Tuesday, July 13, 2010

10 Ways to Look Hot Without Breaking the Bank

One of the biggest expenses in a women’s budget comes from beauty and cosmetic products. Here are ten ways you can keep looking great without spending a fortune:
Shop at drugstores like Walgreens or CVS. It may seem that it is necessary to shop at big box stores like Wal-Mart to get the best price on cosmetics, but this is not typically true for the following reasons:
  • Drugstores offer great sales. Each week, scour the advertisement flyers that come with the Sunday newspaper. Drugstores will often have “buy one get one free” or “buy one get one half off” deals. When a product you use regularly goes on sale, stock up and save big bucks.
  • Stores like Walgreens, CVS, or even ULTA, can save you money because of their return policies. These stores allow you to open a cosmetic product, try it, and then return the used product if you don’t like it. Cosmetic products can be hit or miss. It is a huge waste of money to buy something and then abandon it with 90% of the product left.
  • I am not sure about other drugstores, but at Walgreens the “beauty advisors” cut out the Sunday coupons themselves and have a stash behind the counter. Buy your cosmetics at the specific beauty counter and ask the cashier if there are any coupons for the products you are buying. Some of the cashiers are lazy and won’t offer them unless you ask.
If you find something you like, stick with it. The cosmetics aisle sings a siren song. There are a myriad of products found there, and each trumpets a different claim (Anti-aging! Anti-acne! Sunscreen! Moisturizing! Firmness!). The endless options can absolutely paralyze you. You will find yourself confused and vulnerable to an impulse buy. Just keep picking the old standards. You know they work. A new product will probably not change your life.
Use a concealer brush instead of your finger. The concealer will go on smoother and offer better coverage. Yet you will use 1/2 to 1/3 the amount you would with your finger.
Buy products that offer “2 in 1″ features. These products can save you both time and money. Here are some examples:
  • Moisturizers or foundations with sunscreen.

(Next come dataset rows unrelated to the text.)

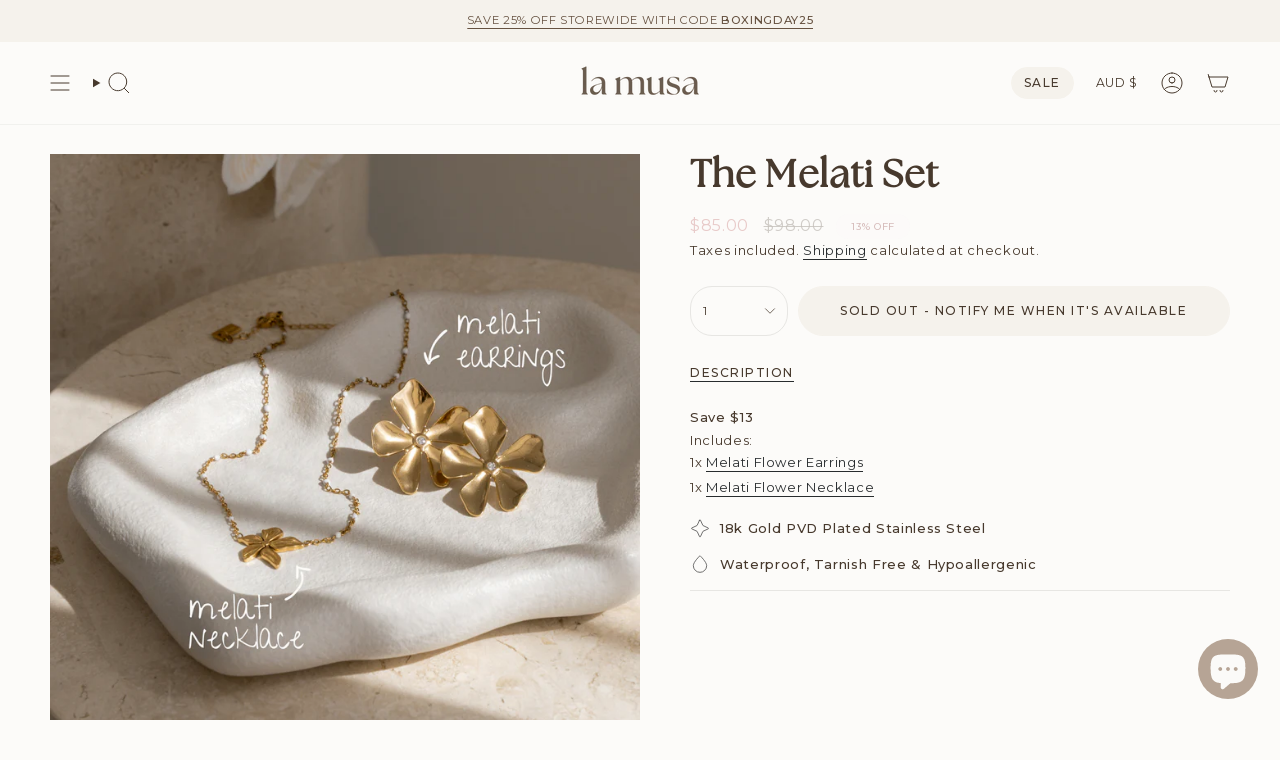

--- FILE ---
content_type: text/javascript
request_url: https://lamusajewellery.com/cdn/shop/t/42/assets/complementary-products.js?v=169260744156482090231761116442
body_size: -467
content:
!function(){"use strict";const t="complementary-products",e="data-url",n="data-slider";class s extends HTMLElement{constructor(){super()}connectedCallback(){new IntersectionObserver(((s,r)=>{s[0].isIntersecting&&(r.unobserve(this),this.hasAttribute(e)&&""!==this.getAttribute(e)&&fetch(this.getAttribute(e)).then((t=>t.text())).then((e=>{const s=document.createElement("div");s.innerHTML=e;const r=s.querySelector(t);r&&r.innerHTML.trim().length&&(this.innerHTML=r.innerHTML,this.hasAttribute(n)&&this.dispatchEvent(new CustomEvent("theme:complementary:loaded",{bubbles:!0,detail:{container:this}})))})).catch((t=>{console.error(t)})))}).bind(this),{rootMargin:"0px 0px 400px 0px"}).observe(this)}}customElements.get("complementary-products")||customElements.define("complementary-products",s)}();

  • Facial cleansing wipes that remove your eye make-up and also clean your face.
  • Foundations and concealers that offer “shade matching” properties. These are foundations like Covergirl Trueblend that are able to change color to match your skin tone. This is useful because you may typcially have fair skin, but might occasionally be out in the sun and get browner. With a shade matching product, you don’t have to have different foundations and concealers for your changing skin tones.
In most cases, store brand products work just as well as the pricey department store brands. Cosmetic products are not required to prove their efficacy or undergo scientific testing or approval from the FDA. So much of the higher price comes from sleeker packaging, marketing, and ingredients that apparently come from deep water springs in the tropics.
  • For example: According to the NYT: “A study of wrinkle creams published last month by Consumer Reports concluded that there was no correlation between price and effectiveness. The study, which tested nine brands of wrinkle creams over 12 weeks, also concluded that none of the products reduced the depth of wrinkles by more than 10 percent, an amount “barely visible to the naked eye.”
  • The Consumer Reports study also found that “a three-step regimen of Olay Regenerist products costing $57 was slightly more effective at reducing the appearance of wrinkles than a $135 tube of StriVectin-SD or a $335 combination of two La Prairie Cellular lotions.”
  • Even pricey Proactive doesn’t work any better than a drugstore benzoyl peroxide product at taming acne.
Put your face on a skin care “diet.” Many dermatologists say that putting too much gook on your face is counteractive. According the NYT, Dermatologists are “prescribing simplified skin-care routines requiring at most three steps: soap; sunscreen every day, no matter the weather or the season; and, if necessary, a product tailored to specific skin needs, whether a cream for pimples or pigmented spots, or a vitamin-enriched moisturizer for aging skin. Each product, they say, can be bought at drugstores for $30 or less.”
It is okay to have a couple of splurge items. There are some rare cases where pricier products do work better than the drugstore brands. For example I once tried a friend’s MAC eyeliner and was hooked. It is by far the best eyeliner I have tried. Yet it costs twice as much as the drugstore brands. My solution? I ask for it as a stocking stuffer each year at Christmas. And it is such a great product, it lasts all year.